女性主人公の愛情がアメリカ人からロシア人へ移ったことを説明するために登場するベッドと、トラップドアからせり上がり、ロシア人の捨てられた妻を登場させるための椅子があるだけです。
『CHESS』のスコアは、ティム・ライスとABBAの二人によるもので、1984年のオリジナル・コンセプト・アルバム以来ずっと高く評価されてきました。しかし、ロンドンでの初演舞台が3年間続いたにもかかわらず、脚本(ブック)は最初から機能していませんでした。その後何度も書き直されてきましたが、今なお同じです。
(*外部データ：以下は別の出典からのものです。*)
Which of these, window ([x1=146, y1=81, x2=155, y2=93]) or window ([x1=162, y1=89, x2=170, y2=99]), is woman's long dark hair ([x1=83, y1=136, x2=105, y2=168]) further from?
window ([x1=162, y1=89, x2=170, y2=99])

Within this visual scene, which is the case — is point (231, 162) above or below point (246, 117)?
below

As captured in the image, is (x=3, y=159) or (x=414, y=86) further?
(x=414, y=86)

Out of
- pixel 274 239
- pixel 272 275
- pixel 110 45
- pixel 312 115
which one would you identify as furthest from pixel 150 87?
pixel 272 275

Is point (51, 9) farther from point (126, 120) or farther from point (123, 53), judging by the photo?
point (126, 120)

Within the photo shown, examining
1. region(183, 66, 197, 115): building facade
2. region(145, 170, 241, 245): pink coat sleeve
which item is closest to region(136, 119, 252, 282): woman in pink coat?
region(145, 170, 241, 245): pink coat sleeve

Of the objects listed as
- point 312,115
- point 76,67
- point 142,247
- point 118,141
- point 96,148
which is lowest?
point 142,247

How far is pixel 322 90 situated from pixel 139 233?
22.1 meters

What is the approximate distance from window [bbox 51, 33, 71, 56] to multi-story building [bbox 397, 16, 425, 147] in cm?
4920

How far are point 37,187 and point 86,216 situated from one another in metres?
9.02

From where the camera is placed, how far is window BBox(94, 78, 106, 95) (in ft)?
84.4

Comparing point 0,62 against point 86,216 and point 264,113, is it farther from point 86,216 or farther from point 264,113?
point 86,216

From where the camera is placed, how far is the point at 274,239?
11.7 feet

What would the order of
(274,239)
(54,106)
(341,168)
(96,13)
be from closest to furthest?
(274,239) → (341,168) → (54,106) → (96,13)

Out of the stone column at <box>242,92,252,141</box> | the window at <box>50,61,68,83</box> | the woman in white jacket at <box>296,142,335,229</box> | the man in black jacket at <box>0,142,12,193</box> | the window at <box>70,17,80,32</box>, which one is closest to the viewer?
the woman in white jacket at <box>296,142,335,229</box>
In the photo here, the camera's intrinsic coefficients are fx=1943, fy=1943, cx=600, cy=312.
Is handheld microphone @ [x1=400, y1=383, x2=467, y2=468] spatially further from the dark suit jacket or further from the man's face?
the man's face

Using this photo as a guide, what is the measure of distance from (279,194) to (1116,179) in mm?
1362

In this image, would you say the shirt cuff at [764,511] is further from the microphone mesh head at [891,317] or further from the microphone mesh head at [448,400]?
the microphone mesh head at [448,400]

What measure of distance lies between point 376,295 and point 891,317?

要するに『CHESS』とは、巨大な舞台上で、登場人物が歩いて出てきて歌を歌い、そして歩いて去っていくコンサートであり、目的もなく身振りを繰り返す、よく訓練されたアンサンブルがいるだけの作品です。
チェックメイト。
※ルース・レオン(Ruth Leon)は、イギリスの演劇・舞台芸術を中心に活動する評論家/レビュアーです。特にロンドンのウエストエンド公演や話題作を、歯切れのよい辛口批評で取り上げることで知られています。


主なプロフィール
- 職業:演劇評論家、コラムニスト
- 活動分野:
- ミュージカル
- 演劇(ストレートプレイ)
- オペラ/舞台芸術全般
- 執筆スタイル:
- 忖度のない評価
- 演出・脚本・パフォーマンスを明確に切り分けて論じる
- ユーモアと皮肉を交えた辛辣な表現
「Ruth Leon recommends」について
「Ruth Leon recommends」は、彼女が注目作を紹介・評価する定期的なレビュー欄の名称です。
必ずしも“推薦=絶賛”ではなく、
- 期待外れだった点
- 問題点
- それでも評価できる要素
を率直に提示するのが特徴です。
ノーマン・レブレヒトとの関係
ご提示のレビューでは、
- 見出し:Ruth Leon recommends
- 本文執筆:ノーマン・レブレヒト(Norman Lebrecht)
という形になっています。
つまり、
- Ruth Leon:キュレーション/推薦枠の名義
- Norman Lebrecht:実際の執筆者(著名な音楽・演劇評論家)
というダブル・クレジット形式です。
今回の『CHESS』評における立ち位置
このレビューでは、
- 作品そのもの(脚本・構成)への厳しい否定
- スター俳優への観客の反応と作品評価の乖離
- ABBA+ティム・ライス作品としての限界
を、容赦なく指摘する視点が前面に出ています。
これは、ルース・レオン系レビューの典型的なトーンと言えます。